Ridenour died of a brain hemorrhage on May 21, 1959, at age 47. His close associate, Dudley Allen Buck, died the same day.

==Major contributions==
Ridenour led the development of airborne microwave radar nicknamed "Micky", which allowed bombing through clouds.

Along with Gilbert W. King, Edwin L. Hughes, and George W. Brown, Ridenour patented an information storage system which combined optical disk storage of large capacity and a magnetic drum memory of low capacity.
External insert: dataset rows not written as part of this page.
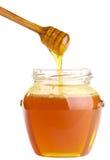 Full honey pot and dipper royalty free stock image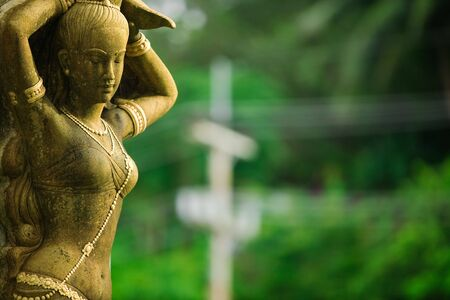Statue of woman with green trees in background Stock Photo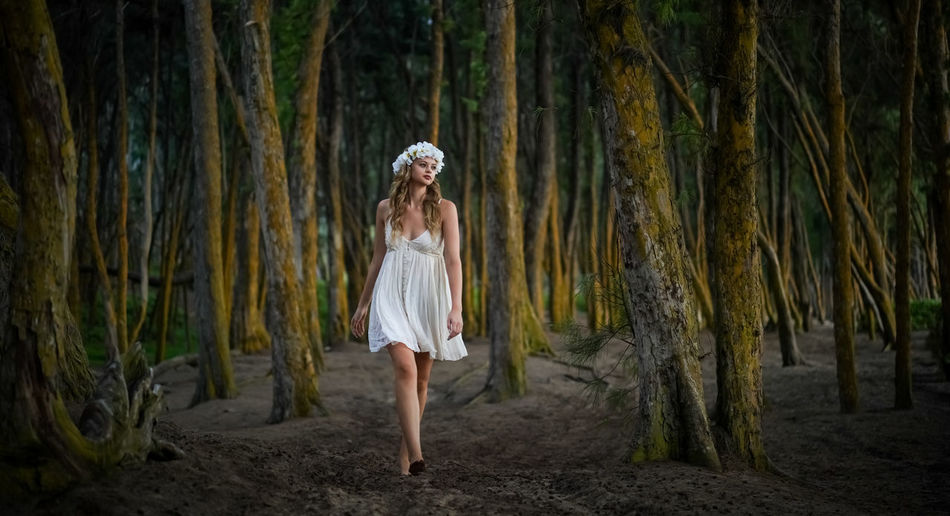 Woman standing in forest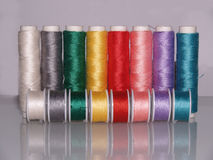 Row of colourful sewing threads with bobbins Royalty Free Stock Photo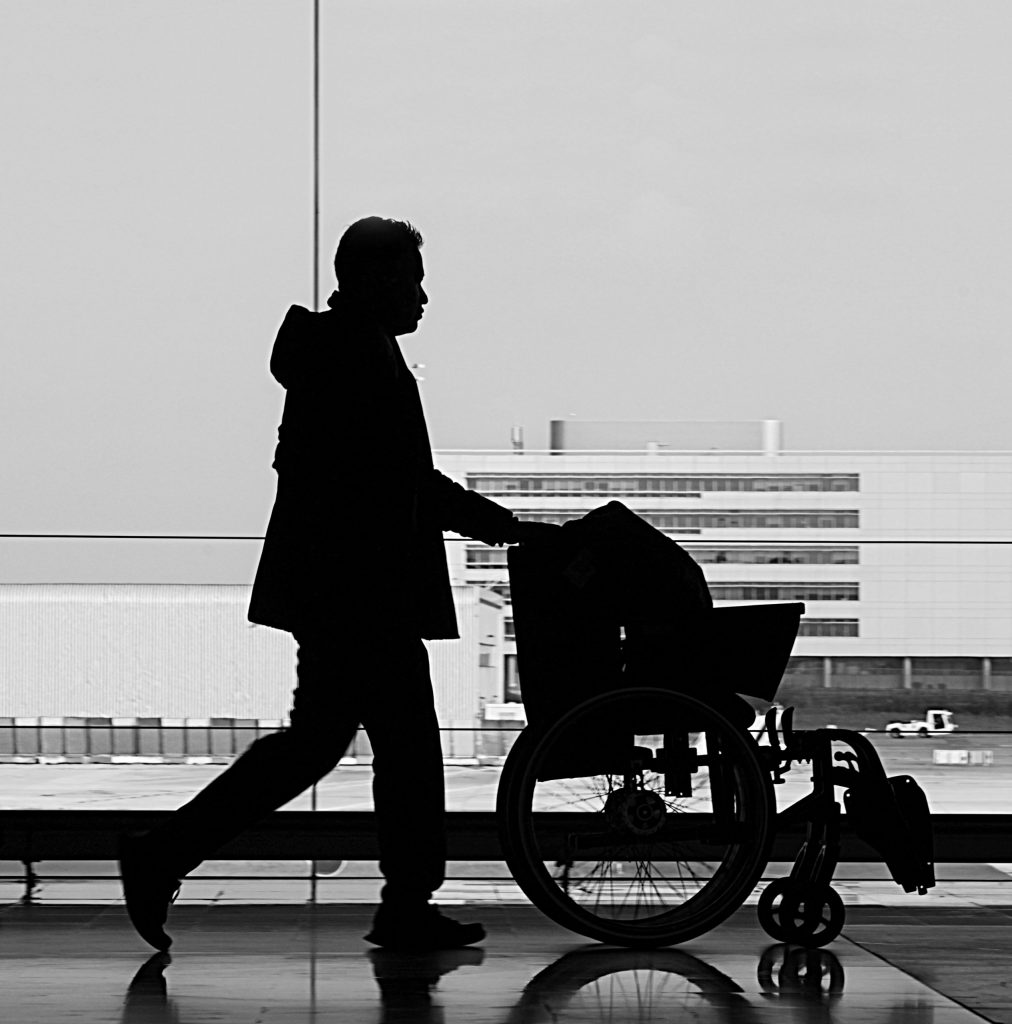 a person with an incomplete SCI pushes their wheelchair through an airport terminal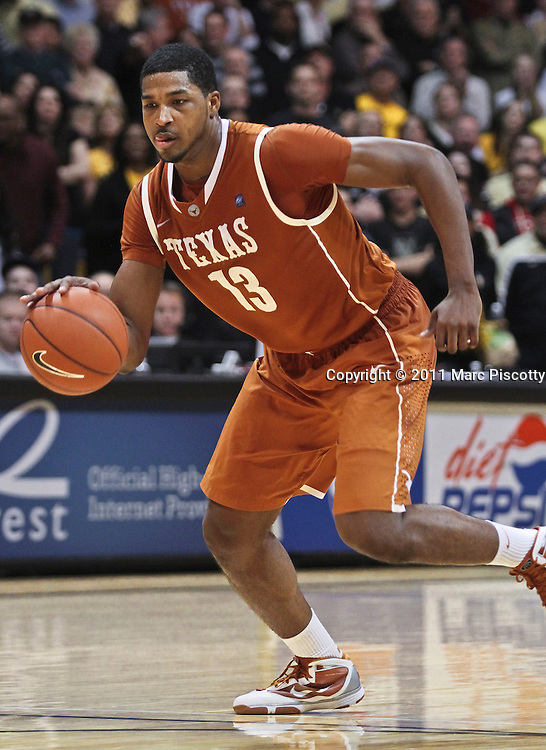 SHOT 2/26/11 4:18:24 PM - Texas' Tristan Thompson (#13) drives the lane against Colorado during their regular season Big 12 basketball game at the Coors Events Center in Boulder, Co. Colorado upset the fifth ranked Texas 91-89. (Photo by Marc Piscotty / © 2011)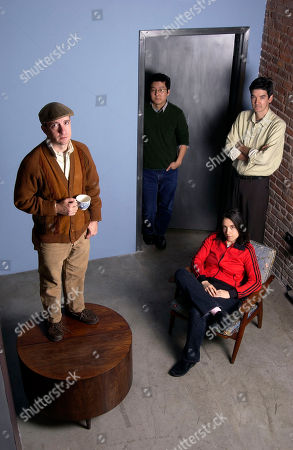 Music group Magnetic Fields pose at Sacks and Co. in New York on . From left are Stephin Merritt, John Woo, Claudia Gonson, sitting, and Sam Davol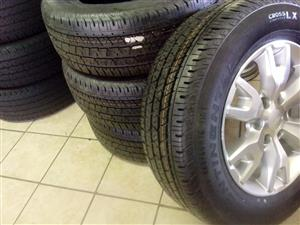 18 inch silver Ford wildtrack rims with 265/60/18 Continental cross contact R9250 set.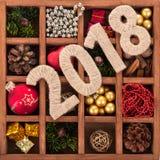 Ziffer 2018 auf dem Kasten mit Satz Weihnachtsdekorationen Stockfoto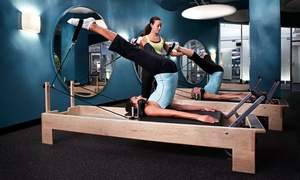 Crunch Fitness: One Reformer Session, Three or Six Group Sessions, or Two Private Sessions at Crunch Fitness (67% Off)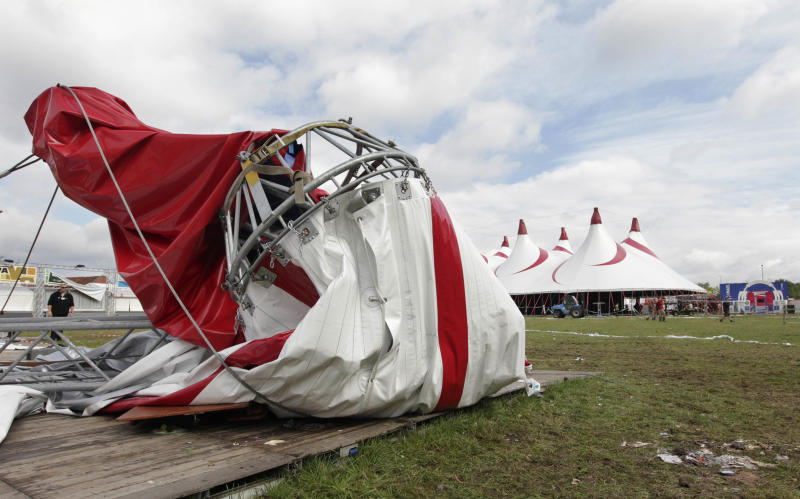 A damaged tent at the festival campsite near Hasselt, 50 miles (80 kilometers) east of Brussels, Friday Aug.19, 2011. Five people died in a fierce thunderstorm on Thursday, that mangled tents and downed trees and scaffolding at the open-air music festival PukkelPop in Belgium. Organizers canceled the annual four-day festival. (AP Photo/Yves Logghe)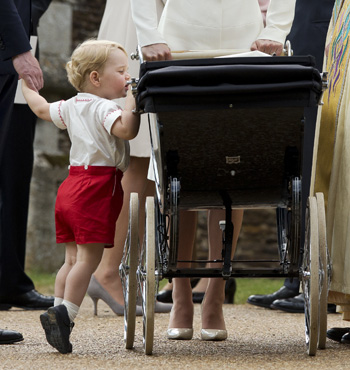 Prince George peeks at sister Princess Charlotte.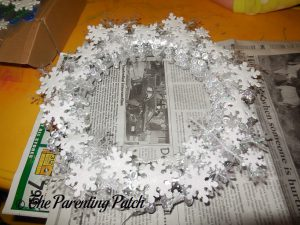 Gluing Foam Glitter Snowflake Stickers to the Winter Snowflake Wreath Craft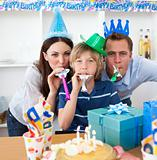 Happy parents celebrating their son's birthday in the kitchen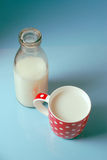 Vintage still life with red, in polka dot, cup of milk and antique bottle of milk on a blue background. Royalty Free Stock Image
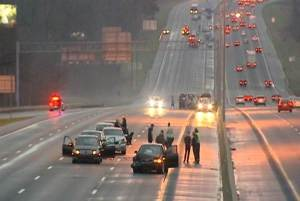 State troopers investigate a series of accidents involving at least 90 vehicles Sunday on I40/I85 near Burlington, North Carolina. Rich Cisney — WXII-TV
The write-once-read-many optical disk memory would be updated monthly, and recently changed data is held on the re-writable magnetic drum memory.

==Patents==
- Radio-Direction-Finding System
- Subscription Television with Scrambled Transmission and Marquee and Barker
- Information Storage System
- Video Scrambling and Unscrambling System
- Subscription Television Distribution System
- Coding Methods and System

==Publications==
Author of Radar System Engineering, volume 1 of MIT Radiation Laboratory Series. McGraw-Hill, New York, 1947.

Ridenour contributed to the Bulletin of the Atomic Scientists.